SET OF TASKS:
1. Answer these questions from the hospital passage, one answer a line, marked (a), (b) and (c):
(a) How old is the writer's father in law?
(b) How many babies were born in the hospital during March?
(c) How many people were seen in the emergency department?
2. Reproduce word for word the part of the hospital passage that opens with the words containing "Did Medicare pay" and closes with "underpayment by Medicare?".

SELECTED PASSAGE:
We have always been grateful that we live in a town where people care for and about one another, but this March our family was given a wake up call.
My father in law had a routine procedure and was found to have cancer, then went through major surgery all within two weeks. The medical care that was provided by our local hospital system and its doctors was in no way unusual or extraordinary.
People simply did their jobs but they did them very well and the results could not have been better. My father in law is an amazing 83 year old and he deserves some of the credit for the good results, but it looks like a miracle to his family.
I work in the hospital every day and I have always known that we have a good hospital: I now realize that I was taking DCH for granted.
This experience, considering the ongoing crisis and reform of our national health care system, has forced me to wake up and put things in perspective.
First, I was wondering if our local hospital made any money while providing this ordinary, but life saving care.
Did Medicare pay enough to cover the cost of this care?
Was this part of the $2.3 million annual loss that DCH shows because of underpayment by Medicare?
Then I started thinking of all the families like mine that depend on our local hospital. It became apparent that The Daily News coverage of DCH does not include some of the most important stories about what goes on in our hospital.
Reporting the details of individual patient's hospital stories cannot be done for confidentiality reasons but there are publicly available statistics that tell a story about how many lives are affected by our hospital every month.
Here is a summary of the care that was provided during the same month that our loved one was in the hospital.
During March of this year 46 babies took their first breath inside our hospital; 6 people took their last breath; 242 people were admitted to the hospital; and 229 had surgery.
Of the 242 people admitted to the hospital only 13 were transferred to another hospital. Of the 229 who had surgery 171 were outpatient surgeries and 58 were larger surgeries done on patients who stayed more than a day.
My father in law was one of those 58.
Of the 1,256 people seen in the emergency department only 31 were sent to a larger hospital for care that could not be provided here.

DATA EXTRACT:
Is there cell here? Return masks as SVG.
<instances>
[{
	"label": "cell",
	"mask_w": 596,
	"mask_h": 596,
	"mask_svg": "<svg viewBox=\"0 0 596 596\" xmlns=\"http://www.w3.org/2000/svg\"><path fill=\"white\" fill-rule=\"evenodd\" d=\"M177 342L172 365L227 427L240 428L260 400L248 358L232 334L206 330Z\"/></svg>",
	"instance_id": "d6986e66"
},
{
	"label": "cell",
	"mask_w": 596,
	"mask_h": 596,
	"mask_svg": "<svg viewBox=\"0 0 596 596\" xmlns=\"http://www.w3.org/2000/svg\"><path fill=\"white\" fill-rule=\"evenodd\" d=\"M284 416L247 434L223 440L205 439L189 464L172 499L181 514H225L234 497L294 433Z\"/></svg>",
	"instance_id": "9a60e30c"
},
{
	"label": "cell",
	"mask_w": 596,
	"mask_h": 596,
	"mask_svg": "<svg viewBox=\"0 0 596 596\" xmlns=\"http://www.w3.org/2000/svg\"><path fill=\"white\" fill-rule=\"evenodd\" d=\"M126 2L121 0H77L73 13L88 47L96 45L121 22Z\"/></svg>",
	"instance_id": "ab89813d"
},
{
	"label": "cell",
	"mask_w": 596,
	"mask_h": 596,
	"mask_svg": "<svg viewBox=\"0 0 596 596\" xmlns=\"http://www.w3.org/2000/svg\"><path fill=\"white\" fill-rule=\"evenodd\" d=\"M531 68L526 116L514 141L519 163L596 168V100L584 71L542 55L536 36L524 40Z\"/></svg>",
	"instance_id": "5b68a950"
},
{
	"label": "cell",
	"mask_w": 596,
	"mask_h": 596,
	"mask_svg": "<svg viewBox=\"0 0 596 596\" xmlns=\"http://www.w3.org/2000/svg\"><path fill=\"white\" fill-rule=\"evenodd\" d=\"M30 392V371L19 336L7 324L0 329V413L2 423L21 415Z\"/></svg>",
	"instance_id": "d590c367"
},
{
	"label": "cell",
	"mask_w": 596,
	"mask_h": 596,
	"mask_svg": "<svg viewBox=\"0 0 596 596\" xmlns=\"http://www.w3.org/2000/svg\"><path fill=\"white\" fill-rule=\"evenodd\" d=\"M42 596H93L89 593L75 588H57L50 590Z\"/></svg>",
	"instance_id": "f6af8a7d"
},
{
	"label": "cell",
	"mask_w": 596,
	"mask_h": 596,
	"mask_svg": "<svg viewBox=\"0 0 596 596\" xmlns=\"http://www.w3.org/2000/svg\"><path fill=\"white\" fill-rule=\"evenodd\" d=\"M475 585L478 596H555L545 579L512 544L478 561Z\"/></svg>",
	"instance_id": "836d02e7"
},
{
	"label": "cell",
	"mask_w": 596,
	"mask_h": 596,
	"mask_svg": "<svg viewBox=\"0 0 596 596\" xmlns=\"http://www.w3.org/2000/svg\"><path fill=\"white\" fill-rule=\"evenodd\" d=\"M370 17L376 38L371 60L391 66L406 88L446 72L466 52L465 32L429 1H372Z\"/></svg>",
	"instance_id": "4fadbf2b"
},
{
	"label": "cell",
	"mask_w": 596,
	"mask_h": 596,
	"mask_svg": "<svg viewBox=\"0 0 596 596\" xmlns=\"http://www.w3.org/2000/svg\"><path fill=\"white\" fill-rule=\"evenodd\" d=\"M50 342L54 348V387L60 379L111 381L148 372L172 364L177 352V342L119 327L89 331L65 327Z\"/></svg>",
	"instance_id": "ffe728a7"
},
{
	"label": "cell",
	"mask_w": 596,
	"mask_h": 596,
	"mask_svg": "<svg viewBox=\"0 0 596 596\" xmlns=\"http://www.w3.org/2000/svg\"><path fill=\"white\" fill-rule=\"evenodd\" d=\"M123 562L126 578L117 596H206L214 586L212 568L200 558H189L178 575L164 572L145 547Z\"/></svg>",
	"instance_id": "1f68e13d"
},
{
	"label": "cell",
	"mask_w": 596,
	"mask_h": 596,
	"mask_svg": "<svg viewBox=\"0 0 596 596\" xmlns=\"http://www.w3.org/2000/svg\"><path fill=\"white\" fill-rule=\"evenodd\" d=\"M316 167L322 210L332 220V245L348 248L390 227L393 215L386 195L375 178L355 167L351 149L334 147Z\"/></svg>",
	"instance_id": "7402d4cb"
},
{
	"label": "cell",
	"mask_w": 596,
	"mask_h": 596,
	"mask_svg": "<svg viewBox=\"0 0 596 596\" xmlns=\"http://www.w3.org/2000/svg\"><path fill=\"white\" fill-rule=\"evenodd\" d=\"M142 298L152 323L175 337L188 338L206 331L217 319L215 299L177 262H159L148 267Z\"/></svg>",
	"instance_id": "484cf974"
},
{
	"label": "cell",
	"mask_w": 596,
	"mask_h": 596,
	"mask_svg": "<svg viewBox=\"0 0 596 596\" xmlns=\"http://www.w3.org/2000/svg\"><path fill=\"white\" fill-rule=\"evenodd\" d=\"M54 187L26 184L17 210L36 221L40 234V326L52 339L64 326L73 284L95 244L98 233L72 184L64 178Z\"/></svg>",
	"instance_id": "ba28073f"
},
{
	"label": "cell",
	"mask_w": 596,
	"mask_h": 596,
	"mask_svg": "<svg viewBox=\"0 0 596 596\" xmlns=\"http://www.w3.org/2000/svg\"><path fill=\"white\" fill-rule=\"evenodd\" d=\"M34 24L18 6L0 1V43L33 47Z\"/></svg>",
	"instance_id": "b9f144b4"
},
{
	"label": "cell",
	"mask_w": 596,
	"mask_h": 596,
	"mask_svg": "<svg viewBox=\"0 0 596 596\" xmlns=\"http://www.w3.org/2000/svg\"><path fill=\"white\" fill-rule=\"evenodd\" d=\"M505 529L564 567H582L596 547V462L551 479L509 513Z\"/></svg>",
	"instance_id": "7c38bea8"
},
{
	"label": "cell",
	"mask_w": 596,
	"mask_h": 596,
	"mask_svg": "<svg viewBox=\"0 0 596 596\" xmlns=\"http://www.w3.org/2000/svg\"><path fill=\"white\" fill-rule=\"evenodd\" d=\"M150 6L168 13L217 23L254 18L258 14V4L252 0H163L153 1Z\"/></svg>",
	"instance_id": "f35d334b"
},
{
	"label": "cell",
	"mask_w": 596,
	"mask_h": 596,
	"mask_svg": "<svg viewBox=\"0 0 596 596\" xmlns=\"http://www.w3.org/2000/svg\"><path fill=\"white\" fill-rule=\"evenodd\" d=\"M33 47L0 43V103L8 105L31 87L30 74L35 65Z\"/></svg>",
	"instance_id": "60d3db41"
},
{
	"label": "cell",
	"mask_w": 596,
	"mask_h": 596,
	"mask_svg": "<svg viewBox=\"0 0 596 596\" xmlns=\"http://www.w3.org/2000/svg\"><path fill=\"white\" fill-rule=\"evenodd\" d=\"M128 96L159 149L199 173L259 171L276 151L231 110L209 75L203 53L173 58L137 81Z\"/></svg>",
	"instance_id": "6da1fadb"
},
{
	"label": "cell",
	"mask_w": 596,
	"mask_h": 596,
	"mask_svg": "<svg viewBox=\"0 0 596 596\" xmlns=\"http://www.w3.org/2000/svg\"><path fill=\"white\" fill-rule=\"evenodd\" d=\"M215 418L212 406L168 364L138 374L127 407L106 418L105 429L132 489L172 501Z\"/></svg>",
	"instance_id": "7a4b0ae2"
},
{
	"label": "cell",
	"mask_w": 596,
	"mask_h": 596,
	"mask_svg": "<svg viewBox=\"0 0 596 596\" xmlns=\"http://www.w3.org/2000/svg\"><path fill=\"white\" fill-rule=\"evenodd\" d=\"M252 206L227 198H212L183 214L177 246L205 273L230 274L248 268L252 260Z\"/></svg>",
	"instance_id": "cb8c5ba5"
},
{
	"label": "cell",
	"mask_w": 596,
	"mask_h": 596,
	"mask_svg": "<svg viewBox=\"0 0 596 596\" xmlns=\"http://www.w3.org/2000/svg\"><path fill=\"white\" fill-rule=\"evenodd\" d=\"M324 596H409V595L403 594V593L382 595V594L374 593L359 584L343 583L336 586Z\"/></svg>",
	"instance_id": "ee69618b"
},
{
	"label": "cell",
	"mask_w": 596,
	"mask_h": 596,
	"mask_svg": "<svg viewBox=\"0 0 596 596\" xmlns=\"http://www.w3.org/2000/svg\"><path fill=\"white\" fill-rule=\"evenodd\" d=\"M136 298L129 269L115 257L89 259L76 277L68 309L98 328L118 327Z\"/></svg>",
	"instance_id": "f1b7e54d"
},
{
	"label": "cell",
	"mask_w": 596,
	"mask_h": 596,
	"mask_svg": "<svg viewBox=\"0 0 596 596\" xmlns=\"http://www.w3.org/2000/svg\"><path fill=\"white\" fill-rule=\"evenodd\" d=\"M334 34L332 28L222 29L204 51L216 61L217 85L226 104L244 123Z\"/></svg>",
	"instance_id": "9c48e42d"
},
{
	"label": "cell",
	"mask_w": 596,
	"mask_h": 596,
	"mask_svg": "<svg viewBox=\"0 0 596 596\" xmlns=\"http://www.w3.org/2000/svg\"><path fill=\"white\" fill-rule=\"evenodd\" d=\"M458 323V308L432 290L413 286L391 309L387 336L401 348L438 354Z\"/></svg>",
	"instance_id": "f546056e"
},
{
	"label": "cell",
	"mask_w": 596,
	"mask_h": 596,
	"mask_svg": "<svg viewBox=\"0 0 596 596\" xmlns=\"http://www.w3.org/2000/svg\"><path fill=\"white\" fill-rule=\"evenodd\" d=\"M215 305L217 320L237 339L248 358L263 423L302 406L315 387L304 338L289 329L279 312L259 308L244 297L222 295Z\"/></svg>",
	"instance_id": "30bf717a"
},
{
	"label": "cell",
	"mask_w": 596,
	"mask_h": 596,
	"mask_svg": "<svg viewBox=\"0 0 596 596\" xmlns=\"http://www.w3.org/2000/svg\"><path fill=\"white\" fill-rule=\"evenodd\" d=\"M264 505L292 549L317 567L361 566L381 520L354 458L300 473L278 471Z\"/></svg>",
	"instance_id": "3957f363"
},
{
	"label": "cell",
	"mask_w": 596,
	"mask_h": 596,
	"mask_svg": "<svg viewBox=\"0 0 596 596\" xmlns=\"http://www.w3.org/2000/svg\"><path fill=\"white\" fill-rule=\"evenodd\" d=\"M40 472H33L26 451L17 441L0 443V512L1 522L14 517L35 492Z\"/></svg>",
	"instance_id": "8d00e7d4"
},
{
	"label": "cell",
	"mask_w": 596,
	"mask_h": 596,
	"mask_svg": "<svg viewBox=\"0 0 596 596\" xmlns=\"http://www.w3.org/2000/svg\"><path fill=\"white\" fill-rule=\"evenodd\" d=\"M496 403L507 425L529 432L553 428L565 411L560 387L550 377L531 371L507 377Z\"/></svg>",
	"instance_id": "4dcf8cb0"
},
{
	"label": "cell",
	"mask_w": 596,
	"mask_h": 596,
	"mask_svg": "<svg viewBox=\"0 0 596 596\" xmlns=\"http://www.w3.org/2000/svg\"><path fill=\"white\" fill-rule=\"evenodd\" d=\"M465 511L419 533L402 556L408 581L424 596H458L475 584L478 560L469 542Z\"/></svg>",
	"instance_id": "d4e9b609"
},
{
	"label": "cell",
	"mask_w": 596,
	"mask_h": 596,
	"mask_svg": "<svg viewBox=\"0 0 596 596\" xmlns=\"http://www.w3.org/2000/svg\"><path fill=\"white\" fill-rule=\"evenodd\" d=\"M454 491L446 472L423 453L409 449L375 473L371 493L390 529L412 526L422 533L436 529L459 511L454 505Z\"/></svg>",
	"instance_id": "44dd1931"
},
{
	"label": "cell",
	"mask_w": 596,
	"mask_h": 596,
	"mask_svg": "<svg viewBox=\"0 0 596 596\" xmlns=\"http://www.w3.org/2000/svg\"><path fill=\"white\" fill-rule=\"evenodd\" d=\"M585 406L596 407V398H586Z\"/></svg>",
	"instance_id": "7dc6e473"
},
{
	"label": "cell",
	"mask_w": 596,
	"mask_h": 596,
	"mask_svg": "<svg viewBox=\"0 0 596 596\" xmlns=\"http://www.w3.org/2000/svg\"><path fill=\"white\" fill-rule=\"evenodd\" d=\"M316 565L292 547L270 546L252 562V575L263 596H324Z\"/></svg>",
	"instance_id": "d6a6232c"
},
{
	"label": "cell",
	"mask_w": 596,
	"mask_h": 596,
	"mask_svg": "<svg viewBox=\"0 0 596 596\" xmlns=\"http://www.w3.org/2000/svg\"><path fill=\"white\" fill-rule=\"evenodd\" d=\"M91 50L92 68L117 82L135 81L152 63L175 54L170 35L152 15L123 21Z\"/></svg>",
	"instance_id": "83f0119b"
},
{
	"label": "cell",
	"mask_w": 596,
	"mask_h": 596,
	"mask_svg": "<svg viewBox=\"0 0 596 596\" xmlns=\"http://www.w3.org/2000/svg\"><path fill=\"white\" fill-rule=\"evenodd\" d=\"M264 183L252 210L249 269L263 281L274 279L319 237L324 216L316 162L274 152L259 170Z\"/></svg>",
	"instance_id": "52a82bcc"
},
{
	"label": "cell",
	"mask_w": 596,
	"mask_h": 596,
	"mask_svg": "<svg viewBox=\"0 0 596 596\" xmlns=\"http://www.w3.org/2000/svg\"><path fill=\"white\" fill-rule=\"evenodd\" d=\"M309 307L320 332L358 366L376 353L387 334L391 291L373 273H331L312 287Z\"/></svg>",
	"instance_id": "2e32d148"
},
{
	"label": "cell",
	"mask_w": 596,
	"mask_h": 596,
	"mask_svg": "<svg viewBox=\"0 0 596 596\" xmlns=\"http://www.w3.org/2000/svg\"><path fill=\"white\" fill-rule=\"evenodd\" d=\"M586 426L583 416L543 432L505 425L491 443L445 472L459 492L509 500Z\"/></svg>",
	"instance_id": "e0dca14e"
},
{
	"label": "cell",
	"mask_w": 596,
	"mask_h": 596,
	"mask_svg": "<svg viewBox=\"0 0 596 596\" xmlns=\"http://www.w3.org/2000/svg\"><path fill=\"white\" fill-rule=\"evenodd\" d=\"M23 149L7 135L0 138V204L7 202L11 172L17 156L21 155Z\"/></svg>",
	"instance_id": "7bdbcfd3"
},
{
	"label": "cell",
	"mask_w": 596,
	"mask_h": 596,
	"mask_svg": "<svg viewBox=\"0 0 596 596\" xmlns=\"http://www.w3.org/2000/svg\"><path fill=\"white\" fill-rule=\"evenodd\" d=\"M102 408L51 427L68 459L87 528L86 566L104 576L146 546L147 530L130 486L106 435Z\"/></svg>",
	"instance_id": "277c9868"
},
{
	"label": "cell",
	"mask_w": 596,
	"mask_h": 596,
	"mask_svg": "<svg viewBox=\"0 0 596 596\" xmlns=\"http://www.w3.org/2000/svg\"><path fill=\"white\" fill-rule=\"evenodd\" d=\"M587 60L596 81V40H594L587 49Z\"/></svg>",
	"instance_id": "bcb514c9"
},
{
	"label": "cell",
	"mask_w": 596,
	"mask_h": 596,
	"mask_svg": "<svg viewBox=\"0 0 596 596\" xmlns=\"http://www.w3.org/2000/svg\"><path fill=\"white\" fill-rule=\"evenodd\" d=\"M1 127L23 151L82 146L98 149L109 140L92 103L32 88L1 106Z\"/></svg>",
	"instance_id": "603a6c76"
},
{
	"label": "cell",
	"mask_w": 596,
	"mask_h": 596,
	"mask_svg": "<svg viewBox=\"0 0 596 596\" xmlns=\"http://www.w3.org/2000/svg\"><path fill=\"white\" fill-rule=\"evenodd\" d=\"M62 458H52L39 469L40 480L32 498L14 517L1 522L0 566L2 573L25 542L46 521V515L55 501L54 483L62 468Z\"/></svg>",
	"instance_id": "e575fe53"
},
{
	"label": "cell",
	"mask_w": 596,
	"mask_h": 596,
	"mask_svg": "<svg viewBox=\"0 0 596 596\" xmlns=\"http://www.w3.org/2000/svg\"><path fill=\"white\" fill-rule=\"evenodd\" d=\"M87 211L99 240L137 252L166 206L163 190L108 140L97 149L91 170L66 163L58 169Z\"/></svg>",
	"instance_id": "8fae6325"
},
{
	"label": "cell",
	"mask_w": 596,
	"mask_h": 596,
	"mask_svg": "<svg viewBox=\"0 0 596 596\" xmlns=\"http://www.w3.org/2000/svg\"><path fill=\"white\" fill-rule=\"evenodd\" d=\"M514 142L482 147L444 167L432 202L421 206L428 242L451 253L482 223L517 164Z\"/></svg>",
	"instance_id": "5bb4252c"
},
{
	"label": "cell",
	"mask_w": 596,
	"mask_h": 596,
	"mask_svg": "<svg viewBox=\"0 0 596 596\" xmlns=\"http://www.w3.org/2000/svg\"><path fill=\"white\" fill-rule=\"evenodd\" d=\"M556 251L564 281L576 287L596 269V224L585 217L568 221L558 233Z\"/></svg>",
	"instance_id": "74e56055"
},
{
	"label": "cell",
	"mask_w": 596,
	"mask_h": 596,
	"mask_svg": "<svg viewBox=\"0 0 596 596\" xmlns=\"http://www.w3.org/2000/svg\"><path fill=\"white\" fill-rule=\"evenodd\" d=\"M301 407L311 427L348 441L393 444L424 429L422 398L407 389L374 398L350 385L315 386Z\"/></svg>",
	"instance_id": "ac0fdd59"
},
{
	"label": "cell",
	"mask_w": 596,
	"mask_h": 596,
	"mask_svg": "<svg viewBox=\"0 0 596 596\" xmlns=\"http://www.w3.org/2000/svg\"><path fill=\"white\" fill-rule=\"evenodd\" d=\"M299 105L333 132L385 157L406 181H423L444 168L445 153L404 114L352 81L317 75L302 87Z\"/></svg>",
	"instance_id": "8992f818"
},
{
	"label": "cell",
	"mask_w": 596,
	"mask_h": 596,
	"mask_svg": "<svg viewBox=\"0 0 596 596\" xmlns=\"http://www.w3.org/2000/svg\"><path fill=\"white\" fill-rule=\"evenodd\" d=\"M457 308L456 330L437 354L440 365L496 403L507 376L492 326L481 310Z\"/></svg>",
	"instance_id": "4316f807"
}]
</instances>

WRITTEN ANSWERS:
1.
(a) 83 years old
(b) 46
(c) 1,256

2.
Did Medicare pay enough to cover the cost of this care?
Was this part of the $2.3 million annual loss that DCH shows because of underpayment by Medicare?